The Zhentarim were members of a dark, secretive society based in Zhentil Keep, a city on the edge of the Moon-sea far to the west. Made up of warriors and sorcerers, renegade clerics and thieves, the Zhentarim's goal was to bring as many of the Realms as possible under its control, and then to bleed the lands dry. Now it appeared that Iriae-bor-along with the lucrative trade routes it controlled- was the Black Network's latest prize.
This Lord Cutter was probably a Zhentarim himself. It would certainly explain the pall that had been cast over the city. The Zhentarim cared nothing for life or beauty. Only gold meant something to their black hearts-gold and power.
Caledan cleaned his dagger on the dead man's cloak and resheathed it. "It's good to be home," he said bitterly, staring at the three corpses, then he started off through the canyons of the Old City, back toward the Wandering Wyvern.
Moments later a shadow separated itself from the blackness of a doorway to slip away through the darkened city.
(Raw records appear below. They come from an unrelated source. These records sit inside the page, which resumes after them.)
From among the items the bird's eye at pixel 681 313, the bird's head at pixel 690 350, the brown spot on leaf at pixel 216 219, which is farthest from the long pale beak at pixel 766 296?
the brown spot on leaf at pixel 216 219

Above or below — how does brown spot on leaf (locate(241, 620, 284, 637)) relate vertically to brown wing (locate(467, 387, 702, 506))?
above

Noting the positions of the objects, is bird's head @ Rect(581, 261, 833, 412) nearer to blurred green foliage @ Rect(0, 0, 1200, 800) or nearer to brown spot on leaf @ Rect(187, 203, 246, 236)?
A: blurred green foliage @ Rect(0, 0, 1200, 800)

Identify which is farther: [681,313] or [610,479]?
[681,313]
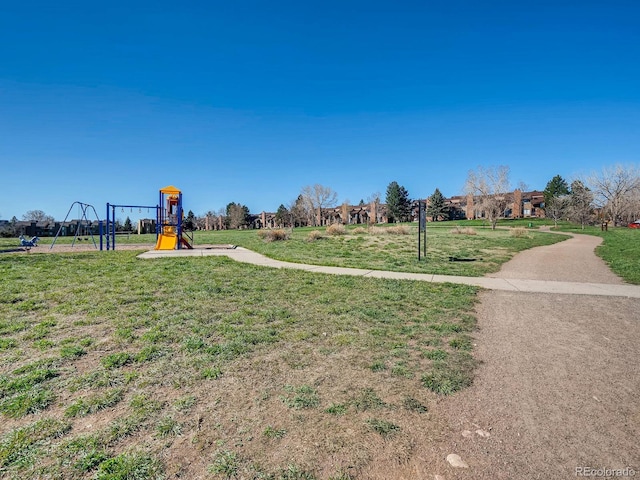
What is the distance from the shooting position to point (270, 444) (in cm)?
247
The street was silent for a time. Then the first of the rats came upon the corpses and squealed over its grisly discovery.
"Play us another one, Anja!"
The cluttered little cottage was filled with golden candlelight and the sound of laughter. Anja, a plump woman with bright black eyes and ruddy cheeks, smiled at the small audience of coarsely clad farmers gathered about her.
"All right. One more, Garl, and then it's home with you louts." She lifted the wooden flute to her lips. It was a simple instrument, worn with long years of playing. Anja had made it herself when she was barely more than a lass, and it had been her truest companion through three husbands and a half-dozen droughts. Life was hard here on the sun-parched plains so close to the vast desert of Anauroch, but I it was not without its pleasures, and music was one of them.
Though her hands were toughened and calloused from years of toil, Anja's fingers moved nimbly over the flute. She played a carefree, lilting air, and the farmers stamped their dirty boots and clapped their hands in time to the music. But it wasn't the music alone that had brought her friends to her cottage.
Even as Anja played, the shadows cast by the candles began to dance upon the whitewashed walls.
The shadows seemed almost to bow and whirl to the music of the flute, their outlines suggesting dancers at a fancy ball. A slender shadow, hinting at a young maiden, flickered and seemed to spurn the advances of a decidedly rotund shadow. The men laughed as they watched the shadowplay.
Anja didn't quite know how she made the shadows do her bidding with the music of her flute. She had always been able to do it, even as a child. Some had told her it was magic, and while Anja didn't know about that-magic was more for wizards in their towers than for farm girls on the dusty plains-she did know she could shape the shadows on the wall however she wished with the notes of her music.